In Canada, the government did not use the banking system to channel subsidized credit to favored political constituencies, so it had no need to tolerate instability.

3 thoughts on “Comparative Banking Systems

  1. Only that those favored political constituencies are the Wall Street investment banks, the ones we continue to shovel money. The largest issue in public choice is control ensuring regulations are never written and the problems never solved.

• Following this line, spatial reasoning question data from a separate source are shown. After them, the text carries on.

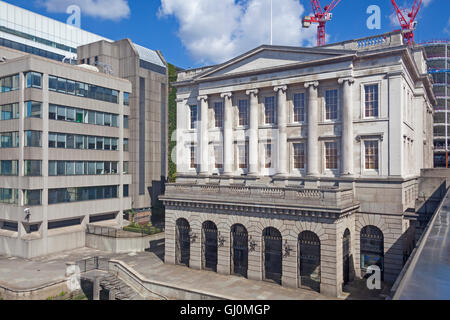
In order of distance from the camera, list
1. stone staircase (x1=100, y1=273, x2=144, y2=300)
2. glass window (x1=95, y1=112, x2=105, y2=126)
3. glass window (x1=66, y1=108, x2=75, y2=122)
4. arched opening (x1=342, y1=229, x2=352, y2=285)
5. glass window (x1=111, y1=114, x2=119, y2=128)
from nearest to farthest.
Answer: stone staircase (x1=100, y1=273, x2=144, y2=300), arched opening (x1=342, y1=229, x2=352, y2=285), glass window (x1=66, y1=108, x2=75, y2=122), glass window (x1=95, y1=112, x2=105, y2=126), glass window (x1=111, y1=114, x2=119, y2=128)

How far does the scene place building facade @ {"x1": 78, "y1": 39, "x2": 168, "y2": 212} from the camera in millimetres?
52344

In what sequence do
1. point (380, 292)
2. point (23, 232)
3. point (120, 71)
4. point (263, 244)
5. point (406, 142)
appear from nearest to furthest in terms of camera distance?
point (380, 292) → point (263, 244) → point (406, 142) → point (23, 232) → point (120, 71)

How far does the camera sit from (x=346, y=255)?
2898 centimetres

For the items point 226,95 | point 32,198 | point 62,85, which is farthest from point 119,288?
point 62,85

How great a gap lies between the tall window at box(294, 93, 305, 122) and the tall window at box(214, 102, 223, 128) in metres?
8.56

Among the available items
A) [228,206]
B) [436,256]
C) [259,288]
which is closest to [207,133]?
[228,206]

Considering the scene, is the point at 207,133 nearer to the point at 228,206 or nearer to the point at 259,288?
the point at 228,206

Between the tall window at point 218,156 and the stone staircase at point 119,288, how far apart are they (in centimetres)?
1545

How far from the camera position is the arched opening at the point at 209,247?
33.0m

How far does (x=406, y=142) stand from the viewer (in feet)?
107

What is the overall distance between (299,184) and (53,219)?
92.1ft

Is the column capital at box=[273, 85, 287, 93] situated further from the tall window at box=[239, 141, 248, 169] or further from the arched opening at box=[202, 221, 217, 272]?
the arched opening at box=[202, 221, 217, 272]

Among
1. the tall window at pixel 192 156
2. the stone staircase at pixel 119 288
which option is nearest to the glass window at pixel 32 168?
the stone staircase at pixel 119 288

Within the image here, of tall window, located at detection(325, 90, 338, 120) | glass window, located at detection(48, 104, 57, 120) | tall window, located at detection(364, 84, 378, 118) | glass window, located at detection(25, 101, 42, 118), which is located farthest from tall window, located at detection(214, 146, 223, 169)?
glass window, located at detection(25, 101, 42, 118)
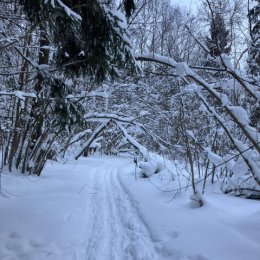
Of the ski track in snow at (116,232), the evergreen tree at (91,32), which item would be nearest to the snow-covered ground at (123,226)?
the ski track in snow at (116,232)

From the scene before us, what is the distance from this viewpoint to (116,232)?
5.87 metres

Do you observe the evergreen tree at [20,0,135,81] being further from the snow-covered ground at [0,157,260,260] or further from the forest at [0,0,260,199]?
the snow-covered ground at [0,157,260,260]

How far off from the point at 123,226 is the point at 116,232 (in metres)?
0.42

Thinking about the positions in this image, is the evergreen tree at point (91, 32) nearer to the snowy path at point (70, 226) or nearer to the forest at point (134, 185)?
the forest at point (134, 185)

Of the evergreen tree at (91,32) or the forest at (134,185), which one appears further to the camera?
the evergreen tree at (91,32)

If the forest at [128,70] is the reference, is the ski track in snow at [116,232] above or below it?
below

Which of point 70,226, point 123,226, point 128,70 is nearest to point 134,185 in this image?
point 123,226

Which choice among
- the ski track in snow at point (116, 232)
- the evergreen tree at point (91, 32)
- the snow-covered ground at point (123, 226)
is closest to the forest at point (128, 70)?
the evergreen tree at point (91, 32)

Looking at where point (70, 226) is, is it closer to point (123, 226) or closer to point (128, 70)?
point (123, 226)

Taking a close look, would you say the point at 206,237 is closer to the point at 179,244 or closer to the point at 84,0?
the point at 179,244

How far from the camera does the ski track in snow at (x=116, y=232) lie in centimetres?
486

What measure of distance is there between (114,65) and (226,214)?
11.2 feet

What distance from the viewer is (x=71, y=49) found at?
659 cm

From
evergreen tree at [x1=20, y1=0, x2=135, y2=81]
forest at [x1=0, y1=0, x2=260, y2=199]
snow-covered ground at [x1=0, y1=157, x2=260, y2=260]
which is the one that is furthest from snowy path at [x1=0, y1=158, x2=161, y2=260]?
evergreen tree at [x1=20, y1=0, x2=135, y2=81]
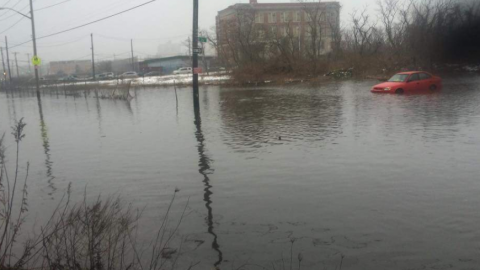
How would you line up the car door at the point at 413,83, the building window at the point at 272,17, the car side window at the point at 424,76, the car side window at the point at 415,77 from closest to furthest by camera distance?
the car door at the point at 413,83 → the car side window at the point at 415,77 → the car side window at the point at 424,76 → the building window at the point at 272,17

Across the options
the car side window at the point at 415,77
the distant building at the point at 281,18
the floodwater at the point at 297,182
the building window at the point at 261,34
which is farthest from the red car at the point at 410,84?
the distant building at the point at 281,18

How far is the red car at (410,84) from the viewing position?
24266 millimetres

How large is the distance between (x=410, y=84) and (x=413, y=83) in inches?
10.3

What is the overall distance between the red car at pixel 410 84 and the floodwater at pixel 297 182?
9.04 meters

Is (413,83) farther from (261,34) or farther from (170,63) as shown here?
(170,63)

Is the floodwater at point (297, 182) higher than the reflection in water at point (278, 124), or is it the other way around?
the reflection in water at point (278, 124)

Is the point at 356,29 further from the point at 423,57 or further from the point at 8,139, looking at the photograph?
the point at 8,139

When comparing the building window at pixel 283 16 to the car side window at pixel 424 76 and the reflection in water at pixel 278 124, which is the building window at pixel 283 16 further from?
the reflection in water at pixel 278 124

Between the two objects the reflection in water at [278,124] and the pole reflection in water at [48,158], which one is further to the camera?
the reflection in water at [278,124]

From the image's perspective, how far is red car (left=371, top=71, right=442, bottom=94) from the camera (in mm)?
24266

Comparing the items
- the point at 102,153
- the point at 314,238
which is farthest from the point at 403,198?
the point at 102,153

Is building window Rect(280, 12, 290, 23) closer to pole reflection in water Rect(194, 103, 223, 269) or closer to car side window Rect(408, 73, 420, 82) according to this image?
car side window Rect(408, 73, 420, 82)

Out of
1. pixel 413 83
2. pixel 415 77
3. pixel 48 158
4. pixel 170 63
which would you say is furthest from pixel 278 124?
pixel 170 63

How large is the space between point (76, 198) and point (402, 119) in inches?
443
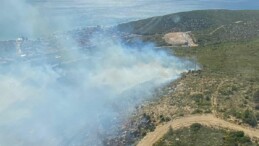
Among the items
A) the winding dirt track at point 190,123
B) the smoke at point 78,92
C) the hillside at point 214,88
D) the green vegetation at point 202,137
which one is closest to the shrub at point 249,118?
the hillside at point 214,88

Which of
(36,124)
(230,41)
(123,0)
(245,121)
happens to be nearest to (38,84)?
(36,124)

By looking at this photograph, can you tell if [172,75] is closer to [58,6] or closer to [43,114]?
[43,114]

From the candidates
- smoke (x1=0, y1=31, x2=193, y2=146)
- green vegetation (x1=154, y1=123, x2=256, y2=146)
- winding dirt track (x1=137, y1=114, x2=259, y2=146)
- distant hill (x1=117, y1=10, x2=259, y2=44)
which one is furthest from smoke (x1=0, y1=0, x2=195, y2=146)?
distant hill (x1=117, y1=10, x2=259, y2=44)

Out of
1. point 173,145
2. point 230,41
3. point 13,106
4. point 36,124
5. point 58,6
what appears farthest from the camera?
point 58,6

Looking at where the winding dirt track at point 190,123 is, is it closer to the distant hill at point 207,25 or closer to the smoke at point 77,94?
the smoke at point 77,94

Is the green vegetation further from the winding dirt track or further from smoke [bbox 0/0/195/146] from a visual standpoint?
smoke [bbox 0/0/195/146]

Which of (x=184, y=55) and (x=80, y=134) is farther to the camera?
(x=184, y=55)

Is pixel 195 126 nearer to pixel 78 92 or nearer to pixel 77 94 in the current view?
pixel 77 94
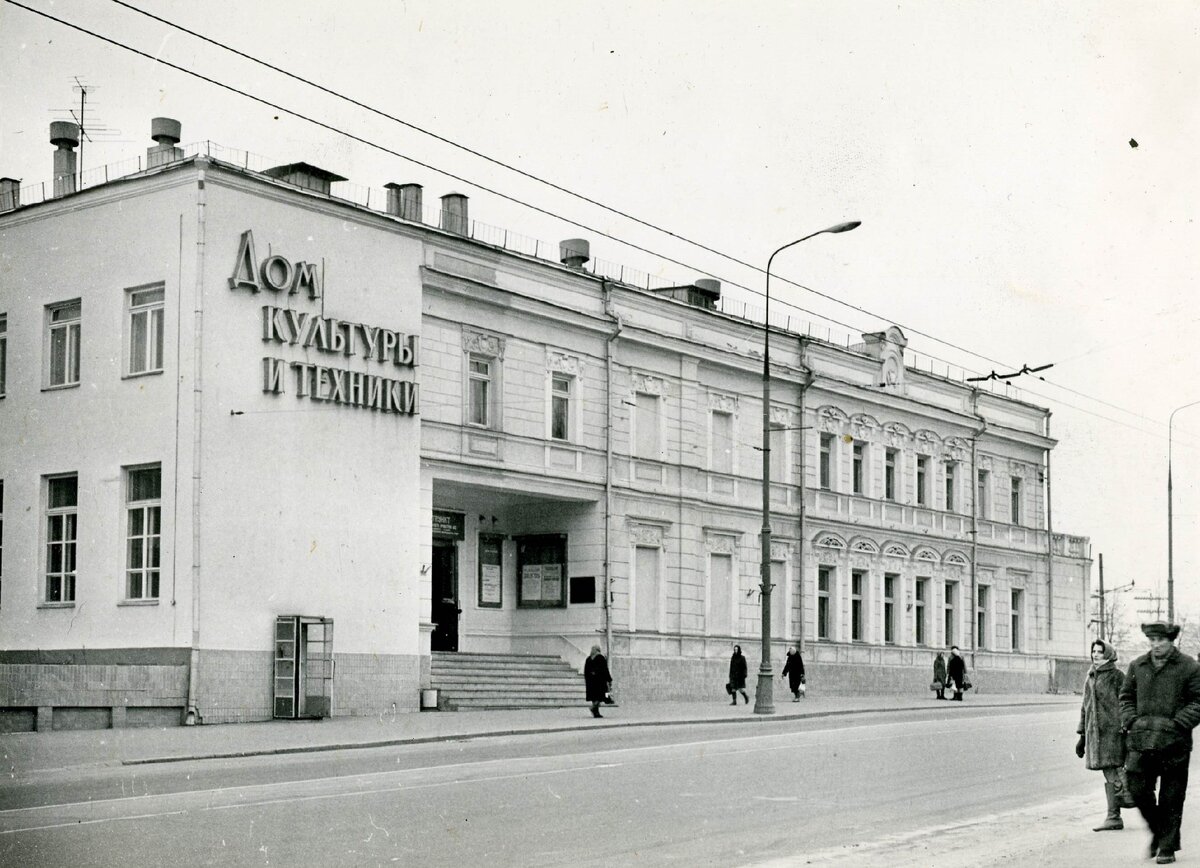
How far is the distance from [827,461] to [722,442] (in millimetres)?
6031

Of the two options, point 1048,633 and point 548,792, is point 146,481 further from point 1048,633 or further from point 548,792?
point 1048,633

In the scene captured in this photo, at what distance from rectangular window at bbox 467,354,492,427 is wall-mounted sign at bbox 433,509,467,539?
Answer: 266cm

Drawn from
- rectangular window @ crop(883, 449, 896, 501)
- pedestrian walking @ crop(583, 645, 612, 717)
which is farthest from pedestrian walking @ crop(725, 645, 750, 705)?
rectangular window @ crop(883, 449, 896, 501)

  2. On October 22, 2013, Jesus Christ terminated liberalism’s Creature from Jekyll Island, through the failure of currency carry trade investment, seen in the EURJPY and the AUDJPY trading lower, as well as the failure of credit, seen in the short term bond fund ETF, FLOT, trading lower. Jesus Christ operating through dispensation, that is the completion of every ear, epoch, era, and time frame, has ended the Fed. He did what Ron Paul could not do. The Fed be dead, and its policies no longer provide stimulus, only death. The fiat asset inflation that came via the grand experiment by the US Federal Reserve policies of monetary intervention is over, finished and done. Fiat asset deflation has arrived and is bearing down on the World Financial Institutions, IXG, and on currency trading and credit sensitive nations, such as Brazil, EWZ, EWZS, and India, INP, SCIN, and China, YAO, ECNS, with Brazil Financials, BRAF, India Earnings, EPI, and China Financials, CHIX, leading lower.

    On October 22, 2013, Jesus Christ gave birth to authoritarianism’s Beast Regime of regional governance and totalitarian collectivism, through the Mario Draghi announcement of plans for European banking supervision.

    News events clearly reflect the fulfillment of bible prophecy. As presented in Revelation 13:1-4, Jesus Christ has designed the Beast Regime to be the ultimate predator, having feet of a bear, the mouth of a lion, and camouflage of a leopard. It’s feet have emerged in the European banking supervision system; its feet enable the monster to stand upright against all enemies, as well as to run down and trample all naysayers; and its claws enable it to root out and tear apart all opposition.

    In the new regime, all banks everywhere, will be regionally integrated and be known as the government bank, or govbank for short.

  3. No country has got it exactly right, but I think in this instance Canada is doing well. Though taxes are much higher (income and sales) there, in many spheres of economic activity, such as homeownership, Government is less involved. Canada is more cautious about the “homeownership is good for everybody” claim.